Importantly, the researchers report that the variation in telomere length explained by this particular gene variant ranged from 0.32% to 1.0% in the different cohorts. This means that in addition to the variant identified there are many unidentified genetic and environmental factors that affect telomere length.
There was no variation in the TERC gene associated with telomere length, but the researchers say that this does not “preclude the possibility that the association with telomere length is mediated by an effect on TERC expression”. This means that it is possible that the TERC gene may be having an effect on telomere length in a process yet to be uncovered.
How did the researchers interpret the results?
The researchers emphasise the importance of telomeres in cell function and how telomere length is related to its role. They say the findings have a “broad relevance for both normal and pathological age-associated processes”.
This study increases the information we have about the biology of ageing. In particular, it shows an association between a gene variation and short telomeres (which have a known association with ageing). The study was well conducted and the results are reliable. The researchers have used recognised methods in this field of research and checked their initial findings in several different separate groups of people to confirm the validity of their early associations. Their ultimate conclusion is also based on the variants that were significant across all of the cohorts analysed.
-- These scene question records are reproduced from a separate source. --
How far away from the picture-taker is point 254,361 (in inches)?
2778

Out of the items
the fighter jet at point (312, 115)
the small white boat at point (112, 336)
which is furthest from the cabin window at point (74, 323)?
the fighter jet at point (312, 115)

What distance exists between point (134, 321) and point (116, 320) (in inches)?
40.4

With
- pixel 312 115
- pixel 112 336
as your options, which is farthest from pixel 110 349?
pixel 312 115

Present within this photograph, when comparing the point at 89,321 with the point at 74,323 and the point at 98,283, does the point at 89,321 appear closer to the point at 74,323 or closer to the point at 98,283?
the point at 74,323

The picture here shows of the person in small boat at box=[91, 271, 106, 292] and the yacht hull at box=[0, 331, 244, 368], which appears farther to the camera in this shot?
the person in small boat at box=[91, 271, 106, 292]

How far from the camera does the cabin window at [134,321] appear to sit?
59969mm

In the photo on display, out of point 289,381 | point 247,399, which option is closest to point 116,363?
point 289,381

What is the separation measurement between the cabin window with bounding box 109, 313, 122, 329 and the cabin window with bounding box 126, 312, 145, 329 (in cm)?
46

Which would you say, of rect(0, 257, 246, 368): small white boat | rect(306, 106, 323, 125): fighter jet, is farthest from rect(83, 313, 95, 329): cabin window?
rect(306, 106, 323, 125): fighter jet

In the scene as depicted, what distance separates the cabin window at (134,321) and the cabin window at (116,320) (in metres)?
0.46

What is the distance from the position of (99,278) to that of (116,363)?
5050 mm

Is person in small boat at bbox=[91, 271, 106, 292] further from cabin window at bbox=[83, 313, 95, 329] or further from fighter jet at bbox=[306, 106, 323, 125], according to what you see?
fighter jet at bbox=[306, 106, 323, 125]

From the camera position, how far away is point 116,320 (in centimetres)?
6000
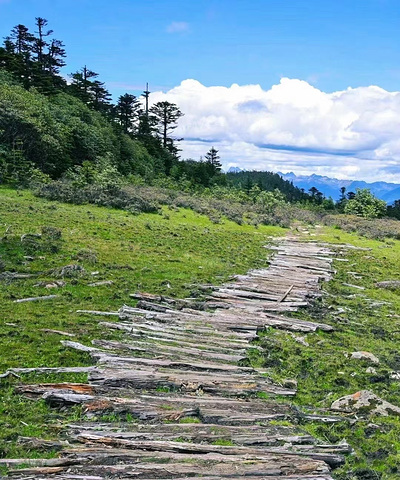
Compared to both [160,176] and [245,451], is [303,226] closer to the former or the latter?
[160,176]

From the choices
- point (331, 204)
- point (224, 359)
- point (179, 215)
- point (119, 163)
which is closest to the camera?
point (224, 359)

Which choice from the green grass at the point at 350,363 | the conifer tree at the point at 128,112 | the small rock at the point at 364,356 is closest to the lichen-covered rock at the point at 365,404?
the green grass at the point at 350,363

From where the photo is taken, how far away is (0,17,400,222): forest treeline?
43625mm

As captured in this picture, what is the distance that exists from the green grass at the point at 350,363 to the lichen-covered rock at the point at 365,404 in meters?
0.23

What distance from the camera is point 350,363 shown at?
12602 mm

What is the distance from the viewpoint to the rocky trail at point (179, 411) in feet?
22.5

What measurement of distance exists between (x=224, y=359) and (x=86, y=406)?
3.96 metres

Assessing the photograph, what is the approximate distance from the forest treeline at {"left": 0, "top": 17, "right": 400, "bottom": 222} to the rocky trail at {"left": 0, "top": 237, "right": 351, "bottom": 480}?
31274mm

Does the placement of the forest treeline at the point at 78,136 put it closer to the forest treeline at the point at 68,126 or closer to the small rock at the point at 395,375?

It is important to remember though while the researchers have found clear associations for a particular gene, many other genes are likely to play a combined role in ageing. In fact, the study found that the variation in telomere length, explained by this particular gene variant, ranged from 0.32% to 1.0% in the different cohorts. This means that there are many other factors affecting telomere length that have yet to be identified. These are likely to be other genetic factors, although environmental factors may also play a role.
Further studies will be needed to translate these findings into technologies that can screen people for a potential raised risk of age-related diseases or improve the lifespan of individuals. The study furthers our knowledge of biological ageing but the findings also suggest that there are many other factors yet to be discovered that affect telomere length.